* TEXT
------------------------------------

The Fourth Amendment protects the “right of the people to be secure in their persons, houses, papers, and effects against unreasonable searches and seizures.” As part of that protection, it also declares that “no Warrants shall issue, but upon probable cause, supported by Oath or affirmation, particularly describing the place to be searched, and the persons or things to be seized.” In Wolf v. Colorado (1949), the Supreme Court declared that Fourth Amendment protections apply through the Fourteenth Amendment against the states as well as the federal government. In addition, the Court has insisted that almost all police searches and seizures require a warrant issued by a neutral magistrate such as a judge unless there are “special” security needs or “exigent” circumstances.”

Until Katz v. US (1967), however, the Court generally had held that government does not conduct a “search” or “seizure” unless it physically trespasses on someone’s private property—for example, by entering their home or opening their closed briefcase without their consent. This was the “trespass doctrine” articulated by the Supreme Court in Olmstead v. US (1928). In Katz, however, the Court declared that government can conduct a search without trespassing on a person’s property if its actions violate the person’s reasonable expectation of privacy. In one of the most influential concurrences in modern Supreme Court history, Justice John Marshall Harlan II articulated a two-prong test for courts to use in determining whether someone has a reasonable expectation of privacy: 1. Did the person manifest a subjective expectation of privacy? and 2. Is society prepared to accept that expectation as objectively reasonable? Since 1967, the “reasonable expectation of privacy” test has become the basic constitutional guide for citizens, law enforcement officers, and courts in interpreting the Fourth Amendment. In more recent years, however, the Court declared—for example, in US v. Jones (2012)—that Katz had not actually eliminated the trespass doctrine but simply added “reasonable expectation of privacy” to it.

—Jeffrey Sikkenga

Source: 389 U.S. 347; https://www.law.cornell.edu/supremecourt/text/389/347#writing-ZS


Justice STEWART delivered the opinion of the Court, joined by Chief Justice WARREN and Justices DOUGLAS, HARLAN, BRENNAN, WHITE, and FORTAS.

[Katz] was convicted in the District Court for the Southern District of California . . . [for] transmitting wagering information by telephone from Los Angeles to Miami and Boston, in violation of a federal statute. At trial the Government was permitted . . . to introduce evidence of [Katz’s] end of telephone conversations, overheard by FBI agents who had attached an electronic listening and recording device to the outside of the public telephone booth from which he had placed his calls. In affirming his conviction, the Court of Appeals rejected the contention that the recordings had been obtained in violation of the Fourth Amendment, because “[t]here was no physical entrance into the area occupied by Katz.” . . .

[Katz] has phrased [the constitutional questions] as follows:

  1. Whether a public telephone booth is a constitutionally protected area so that evidence obtained by attaching an electronic listening recording device to the top of such a booth is obtained in violation of the right to privacy of the user of the booth.
  2. Whether physical penetration of a constitutionally protected area is necessary before a search and seizure can be said to be violative of the Fourth Amendment to the United States Constitution.

------------------------------------

* GIVEN TASK 1
Answer these questions about the text on Katz v. US:
(a) In which case did the Supreme Court declare that Fourth Amendment protections apply against the states through the Fourteenth Amendment?
(b) Which case articulated the "trespass doctrine"?
(c) In which court was Katz convicted?
* GIVEN TASK 2
Extend the text on Katz v. US, picking up right after the second constitutional question it lists.
The material that comes next has no part in this work.

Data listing
------------------------------------

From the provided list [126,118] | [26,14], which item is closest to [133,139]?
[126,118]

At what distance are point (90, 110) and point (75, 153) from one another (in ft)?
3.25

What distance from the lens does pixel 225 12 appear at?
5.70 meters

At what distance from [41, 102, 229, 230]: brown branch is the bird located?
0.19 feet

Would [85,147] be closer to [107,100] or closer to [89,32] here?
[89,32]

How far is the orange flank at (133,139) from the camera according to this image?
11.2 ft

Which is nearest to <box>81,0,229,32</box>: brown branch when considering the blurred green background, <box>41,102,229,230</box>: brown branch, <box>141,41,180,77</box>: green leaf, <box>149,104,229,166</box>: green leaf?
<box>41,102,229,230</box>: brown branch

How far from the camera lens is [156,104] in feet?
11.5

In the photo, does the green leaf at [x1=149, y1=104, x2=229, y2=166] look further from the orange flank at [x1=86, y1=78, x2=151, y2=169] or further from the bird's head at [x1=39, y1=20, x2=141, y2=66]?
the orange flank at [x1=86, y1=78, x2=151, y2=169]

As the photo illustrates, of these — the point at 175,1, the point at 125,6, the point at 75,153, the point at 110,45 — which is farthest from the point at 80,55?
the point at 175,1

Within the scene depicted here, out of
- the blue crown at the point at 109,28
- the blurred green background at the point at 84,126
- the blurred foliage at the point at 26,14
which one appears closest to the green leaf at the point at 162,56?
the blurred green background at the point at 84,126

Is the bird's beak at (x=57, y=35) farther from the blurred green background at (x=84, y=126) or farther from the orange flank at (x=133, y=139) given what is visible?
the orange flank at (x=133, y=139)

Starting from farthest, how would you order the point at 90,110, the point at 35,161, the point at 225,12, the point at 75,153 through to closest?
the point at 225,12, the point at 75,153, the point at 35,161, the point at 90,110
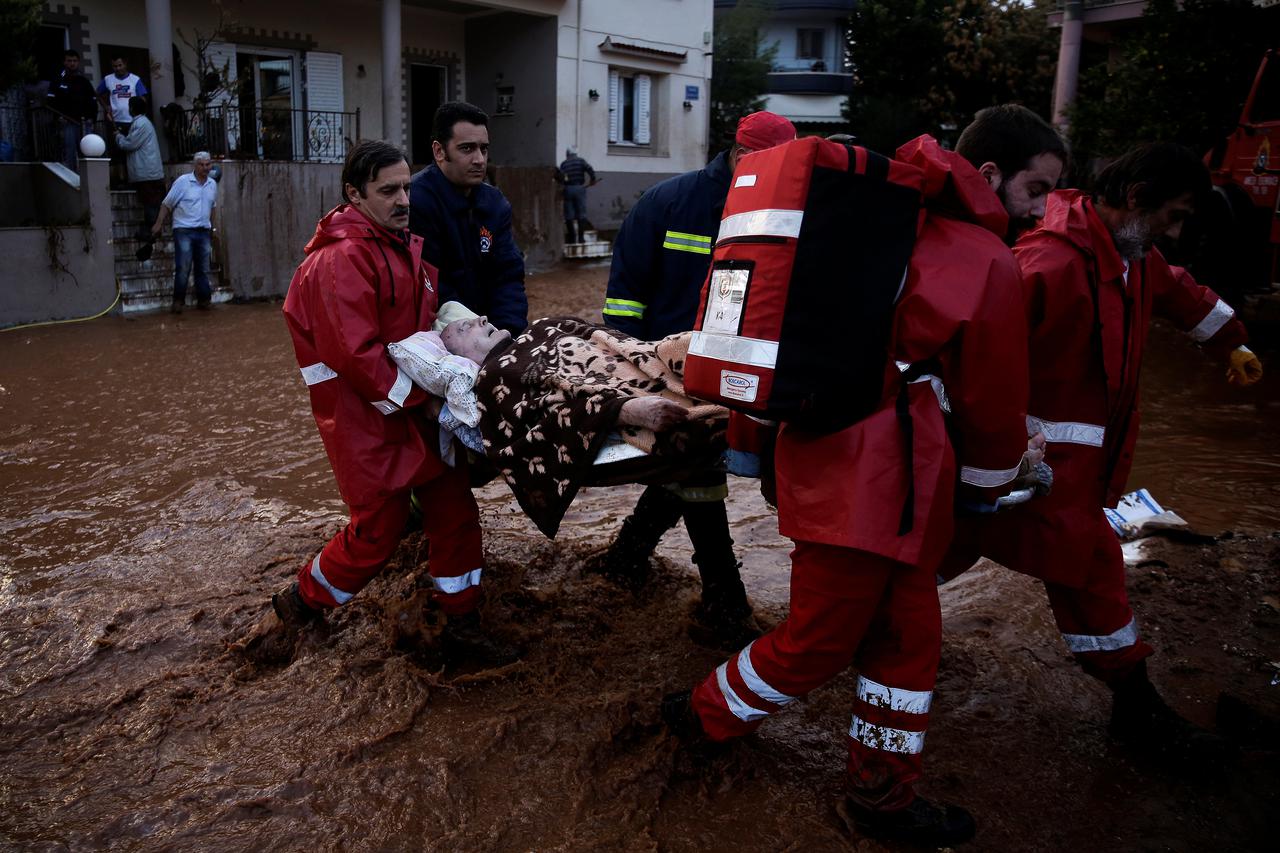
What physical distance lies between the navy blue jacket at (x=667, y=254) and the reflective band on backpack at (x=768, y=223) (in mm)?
1531

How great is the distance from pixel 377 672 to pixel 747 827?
4.90ft

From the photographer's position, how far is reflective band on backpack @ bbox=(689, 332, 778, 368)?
2.36m

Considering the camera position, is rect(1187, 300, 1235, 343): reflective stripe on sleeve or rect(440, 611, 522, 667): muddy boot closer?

------------------------------------

* EXPECTED ANSWER 1
(a) Wolf v. Colorado (1949)
(b) Olmstead v. US (1928)
(c) The District Court for the Southern District of California

* EXPECTED ANSWER 2
We decline to adopt this formulation of the issues. In the first place, the correct solution of Fourth Amendment problems is not necessarily promoted by incantation of the phrase “constitutionally protected area.” Secondly, the Fourth Amendment cannot be translated into a general constitutional “right to privacy.” That Amendment protects individual privacy against certain kinds of governmental intrusion, but its protections go further, and often have nothing to do with privacy at all.  Other provisions of the Constitution protect personal privacy from other forms of governmental invasion.  But the protection of a person’s general right to privacy—his right to be let alone by other people—is, like the protection of his property and of his very life, left largely to the law of the individual States.

Because of the misleading way the issues have been formulated, the parties have attached great significance to the characterization of the telephone booth from which the petitioner placed his calls. The petitioner has strenuously argued that the booth was a “constitutionally protected area.” The Government has maintained with equal vigor that it was not. But this effort to decide whether or not a given “area,” viewed in the abstract, is “constitutionally protected” deflects attention from the problem presented by this case. For the Fourth Amendment protects people, not places. What a person knowingly exposes to the public, even in his own home or office, is not a subject of Fourth Amendment protection. But what he seeks to preserve as private, even in an area accessible to the public, may be constitutionally protected.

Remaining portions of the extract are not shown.